Your instructor is Martin Voelk. He is a Cyber Security veteran with 25 years of experience. Martin holds some of the highest certification incl. CISSP, OSCP, OSWP, Portswigger BSCP, CCIE, PCI ISA and PCIP. He works as a consultant for a big tech company and engages in Bug Bounty programs where he found thousands of critical and high vulnerabilities.
This course features theoretical introductions into API vulnerabilities followed by practical exploitations of common RESTful API and GraphQL API vulnerabilities. Some labs are being performed utilizing the Portswigger Web Academy Labs. Other labs are performed on standalone VMs such as crAPI and DVGA. As people use different platforms, The training will not show the set up of crAPI or DVGA. But you can install these easily on a free virtualization software like virtual box on Windows or MacOSX. Martin will be solving a lot of labs and explains each step on finding the vulnerability and why it can be exploited in a certain way. The videos are easy to follow along and replicate.
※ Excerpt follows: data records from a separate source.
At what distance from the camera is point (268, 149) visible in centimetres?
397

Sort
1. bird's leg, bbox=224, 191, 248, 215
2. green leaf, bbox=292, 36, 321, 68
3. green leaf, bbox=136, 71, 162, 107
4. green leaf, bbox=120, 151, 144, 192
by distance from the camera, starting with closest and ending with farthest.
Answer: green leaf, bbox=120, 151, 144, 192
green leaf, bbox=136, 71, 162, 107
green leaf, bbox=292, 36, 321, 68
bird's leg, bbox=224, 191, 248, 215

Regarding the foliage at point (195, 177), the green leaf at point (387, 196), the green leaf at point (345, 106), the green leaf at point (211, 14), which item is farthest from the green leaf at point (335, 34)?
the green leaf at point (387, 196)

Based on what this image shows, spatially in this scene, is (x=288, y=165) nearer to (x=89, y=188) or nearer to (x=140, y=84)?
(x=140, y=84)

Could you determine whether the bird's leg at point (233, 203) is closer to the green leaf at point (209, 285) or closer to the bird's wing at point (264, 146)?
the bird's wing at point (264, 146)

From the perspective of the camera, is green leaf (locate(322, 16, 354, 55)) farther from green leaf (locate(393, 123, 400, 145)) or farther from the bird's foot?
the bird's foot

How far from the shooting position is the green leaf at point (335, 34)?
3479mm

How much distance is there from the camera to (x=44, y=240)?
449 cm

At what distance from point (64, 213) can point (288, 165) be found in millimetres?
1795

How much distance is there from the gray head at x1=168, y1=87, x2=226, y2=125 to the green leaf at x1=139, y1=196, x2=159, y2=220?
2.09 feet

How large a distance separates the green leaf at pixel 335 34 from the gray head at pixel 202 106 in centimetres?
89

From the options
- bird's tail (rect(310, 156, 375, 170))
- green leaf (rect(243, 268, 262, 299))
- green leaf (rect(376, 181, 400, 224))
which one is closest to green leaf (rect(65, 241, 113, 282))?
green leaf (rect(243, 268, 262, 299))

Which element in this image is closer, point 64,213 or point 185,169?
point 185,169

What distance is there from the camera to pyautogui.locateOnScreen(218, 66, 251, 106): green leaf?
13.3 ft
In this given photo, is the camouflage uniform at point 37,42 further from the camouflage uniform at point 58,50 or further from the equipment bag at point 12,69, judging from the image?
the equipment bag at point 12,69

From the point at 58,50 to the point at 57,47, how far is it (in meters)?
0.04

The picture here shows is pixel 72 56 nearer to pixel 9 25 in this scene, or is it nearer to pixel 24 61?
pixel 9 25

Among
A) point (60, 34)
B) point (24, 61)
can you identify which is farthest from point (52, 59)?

This training is highly recommended for anyone who wants to start out in API Penetration Testing or API Bug Bounty Hunting.
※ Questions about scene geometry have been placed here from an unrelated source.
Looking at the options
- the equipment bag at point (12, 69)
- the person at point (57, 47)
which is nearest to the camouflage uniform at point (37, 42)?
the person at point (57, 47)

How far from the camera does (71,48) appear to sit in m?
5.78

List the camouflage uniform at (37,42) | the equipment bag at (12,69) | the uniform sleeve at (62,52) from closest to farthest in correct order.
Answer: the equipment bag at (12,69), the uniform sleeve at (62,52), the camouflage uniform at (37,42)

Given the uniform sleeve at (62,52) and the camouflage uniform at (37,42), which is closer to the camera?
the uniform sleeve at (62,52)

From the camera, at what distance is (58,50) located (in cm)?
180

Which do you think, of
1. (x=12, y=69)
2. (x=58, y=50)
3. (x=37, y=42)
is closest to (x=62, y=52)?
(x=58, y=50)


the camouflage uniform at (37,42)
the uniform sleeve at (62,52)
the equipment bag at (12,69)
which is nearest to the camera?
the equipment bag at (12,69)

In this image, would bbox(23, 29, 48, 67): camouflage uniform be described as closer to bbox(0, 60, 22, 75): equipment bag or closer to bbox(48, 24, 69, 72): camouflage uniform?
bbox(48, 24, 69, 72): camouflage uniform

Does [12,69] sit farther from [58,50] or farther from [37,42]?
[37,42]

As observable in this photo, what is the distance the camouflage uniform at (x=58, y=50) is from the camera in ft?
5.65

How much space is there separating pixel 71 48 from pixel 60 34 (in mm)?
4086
The course features the following topics.
REST API Introduction
REST API Discovery and Recon
REST API Enumeration
REST API Broken Object Level Authorization (BOLA)
REST API Broken Authentication
REST API Broken Object Property Level Authorization
REST API Excessive Data Exposure
REST API Mass Assignment
REST API Unrestricted Resource Consumption
REST API Broken Function Level Authorization (BLFA)
REST API Unrestricted Access to Sensitive Business Flows
REST API Server Side Request Forgery (SSRF)
REST API Security Misconfiguration
REST API Improper Inventory Management
REST API Unsafe Consumption of APIs
REST API Server-side parameter pollution
GraphQL Introduction
GraphQL What is it?
GraphQL Key terminologies
GraphQL Burp extensions
GraphQL Wordlists
GraphQL Payloads
GraphQL Tools
GraphQL API Attack Surface, Recon, Enumeration
GraphQL Attack Surface Analysis
GraphQL GET requests and the issues
GraphQL POST requests
GraphQL Information Disclosure
GraphQL Introspection
GraphQL GET vs. POST Introspection
GraphQL Introspection filter bypass example
GraphQL Non-prod GraphQL endpoints
GraphQL Field Suggestion
GraphQL Automating Field Suggestion
GraphQL Field Stuffing
GraphQL Abusing Error Messages
GraphQL IDE
GraphQL DoS
GraphQL Deep Recursion Query Attack
GraphQL Circular Fragment Vulnerabilities
GraphQL Batch Query Attacks / Resource Intensive Query Attacks
GraphQL Field Duplication Attacks
GraphQL Alias based attacks (DoS scenario)
GraphQL Directive Overloading
GraphQL Object Limit Overriding
GraphQL Array-Based Query Batching
GraphQL Authentication and Authorization attacks
GraphQL Login functions
GraphQL Bypassing protections
GraphQL Alias based attacks / query batching
GraphQL JWT token forgery
GraphQL Cookie forgery
GraphQL Access control issues and IDORs
GraphQL Injection attacks
GraphQL OS Command Injection
GraphQL SQL Injection
GraphQL HTML Injection
GraphQL XSS (Cross-site scripting)
GraphQL Request Forgery and Hijacking
GraphQL Server-side request forgery (SSRF)
GraphQL Cross-site request forgery (CSRF)
GraphQL GET based CSRF
GraphQL POST based CSRF
GraphQL Cross-Site WebSocket Hijacking (CSWH)
Notes & Disclaimer
Portswigger labs are a public and a free service from Portswigger for anyone to use to sharpen their skills. All you need is to sign up for a free account. crAPI and DVGA are free as well and can be cloned from GitHub. I will to respond to questions in a reasonable time frame. Learning Web / Mobile Application Pen Testing / Bug Bounty Hunting is a lengthy process, so please don’t feel frustrated if you don’t find a bug right away. Try to use Google, read Hacker One reports and research each feature in-depth. This course is for educational purposes only. This information is not to be used for malicious exploitation and must only be used on targets you have permission to attack.